------ READING PASSAGE ------

The Samurdhi Programme in Sri Lanka

The Sri Lankan government launched its Samurdhi (or Prosperity) Programme in 1995 with the main goal of reducing poverty in Sri Lanka. It had a wide network of national and local level officials administering its activities and was led by its own Ministry and the Samurdhi Authority. However, it lacked a structured mechanism for management, monitoring and evaluation that made the programme vulnerable to politicisation.  In addition, its welfare activities have been criticised for promoting dependency rather than aiding the socioeconomic development of Sri Lankan citizens.

The challenge

During the 1980s and 1990s, Sri Lanka made significant progress in increasing life expectancy and in reducing rates of child mortality. The proportion of the population living below the poverty line declined during that time as the country’s GNP per capita gradually increased. However, poverty remained a serious problem, with poor families representing 27 percent of families in 1986-7, rising from 19 percent in 1978-9.[1] In the mid-1990s, poverty rates in the country remained relatively constant at a level of 25 percent.[2]

The initiative

The Samurdhi (or Prosperity) Programme was launched in 1995. Its main goal was to reduce poverty in Sri Lanka through development based on public participation. By the end of the 1990s, the programme was fully functioning in 21 out of the country's 25 districts. As the programme’s main goal was to alleviate poverty, most of its resources were distributed to households as food stamps, testing for eligibility based on need. In 1998, the household eligibility threshold was set at approximately one-third of the national poverty line.[3]

The key components of the Samurdhi programme included:

  • The provision of a food stamp to eligible households, accounting for approximately 80 percent of the total Samurdhi budget;
  • A savings and credit programme operating through the "Samurdhi banks", with loans destined for entrepreneurial and business development;
  • The rehabilitation and development of community infrastructure through a number of workfare and social (or human) development programmes – productivity development training, training in accounting functions, training of executive committees, and material resource development.[4]

In response to a request by the Sri Lankan government, the World Bank has been providing non-lending technical assistance for Samurdhi welfare reform since 2003.[5] The programme has gone through considerable transformations over the years. More recently, it has been modified to consist of two main components – the relief programme and the empowerment programme.

The relief programme encompasses the cash transfer programme, social security fund, and nutrition programme. The Department of the Commissioner General of Samurdhi (DCGS) implemented a kerosene relief programme in 2008 and is also involved in the distribution of dry ration stamps for internally displaced people (IDPs), for which the financial allocations come from separate ministries and departments.

------

_SHORT TASK 1_: In the rows, copy out every line from the one containing "At what distance" up to and including the last line of the rows, without changing anything.
The Samurdhi Programme passage and the rows after it are unrelated.

------ RECORDS FOR THE EXERCISE ------

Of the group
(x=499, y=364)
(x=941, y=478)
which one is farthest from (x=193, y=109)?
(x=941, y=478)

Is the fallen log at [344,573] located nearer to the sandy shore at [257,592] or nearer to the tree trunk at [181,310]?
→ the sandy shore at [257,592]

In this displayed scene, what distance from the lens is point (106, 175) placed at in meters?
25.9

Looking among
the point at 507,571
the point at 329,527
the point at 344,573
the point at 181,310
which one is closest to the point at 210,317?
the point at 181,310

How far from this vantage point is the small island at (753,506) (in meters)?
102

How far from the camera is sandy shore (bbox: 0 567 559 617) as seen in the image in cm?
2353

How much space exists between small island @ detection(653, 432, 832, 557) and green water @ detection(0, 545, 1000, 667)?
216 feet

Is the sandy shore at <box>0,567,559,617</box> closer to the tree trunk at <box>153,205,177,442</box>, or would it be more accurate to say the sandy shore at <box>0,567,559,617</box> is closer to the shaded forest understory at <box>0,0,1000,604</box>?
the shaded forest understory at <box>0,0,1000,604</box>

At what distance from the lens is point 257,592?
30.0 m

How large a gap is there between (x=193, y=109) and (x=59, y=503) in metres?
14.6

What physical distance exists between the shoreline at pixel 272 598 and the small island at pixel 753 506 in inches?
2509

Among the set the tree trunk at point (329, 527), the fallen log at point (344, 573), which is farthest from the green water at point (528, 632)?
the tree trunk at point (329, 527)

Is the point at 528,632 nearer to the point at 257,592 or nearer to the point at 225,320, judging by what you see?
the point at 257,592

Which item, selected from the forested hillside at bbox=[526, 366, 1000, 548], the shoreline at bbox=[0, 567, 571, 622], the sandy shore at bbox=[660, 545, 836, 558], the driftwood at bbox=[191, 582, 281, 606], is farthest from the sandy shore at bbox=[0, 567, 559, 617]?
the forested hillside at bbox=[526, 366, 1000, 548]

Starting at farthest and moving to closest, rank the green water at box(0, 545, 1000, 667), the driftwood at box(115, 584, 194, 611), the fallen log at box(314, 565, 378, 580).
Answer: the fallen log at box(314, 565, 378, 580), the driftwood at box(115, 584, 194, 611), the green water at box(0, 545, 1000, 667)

------

_SHORT TASK 2_:
Answer these questions from the Samurdhi Programme passage:
(a) In what year was the programme launched?
(b) About what share of the total Samurdhi budget went to the food stamp?
(c) Since what year has the World Bank provided non-lending technical assistance for Samurdhi welfare reform?

_FULL ANSWER 1_:
At what distance from the lens is point 257,592?
30.0 m

How large a gap is there between (x=193, y=109) and (x=59, y=503) in metres?
14.6

What physical distance exists between the shoreline at pixel 272 598 and the small island at pixel 753 506 in inches?
2509

Among the set the tree trunk at point (329, 527), the fallen log at point (344, 573), which is farthest from the green water at point (528, 632)?
the tree trunk at point (329, 527)

Is the point at 528,632 nearer to the point at 257,592 or nearer to the point at 225,320, judging by what you see?
the point at 257,592

Which item, selected from the forested hillside at bbox=[526, 366, 1000, 548], the shoreline at bbox=[0, 567, 571, 622], the sandy shore at bbox=[660, 545, 836, 558], the driftwood at bbox=[191, 582, 281, 606], is farthest from the sandy shore at bbox=[0, 567, 559, 617]?
the forested hillside at bbox=[526, 366, 1000, 548]

Starting at farthest and moving to closest, rank the green water at box(0, 545, 1000, 667), the driftwood at box(115, 584, 194, 611), the fallen log at box(314, 565, 378, 580).
Answer: the fallen log at box(314, 565, 378, 580), the driftwood at box(115, 584, 194, 611), the green water at box(0, 545, 1000, 667)

_FULL ANSWER 2_:
(a) 1995
(b) Approximately 80 percent
(c) 2003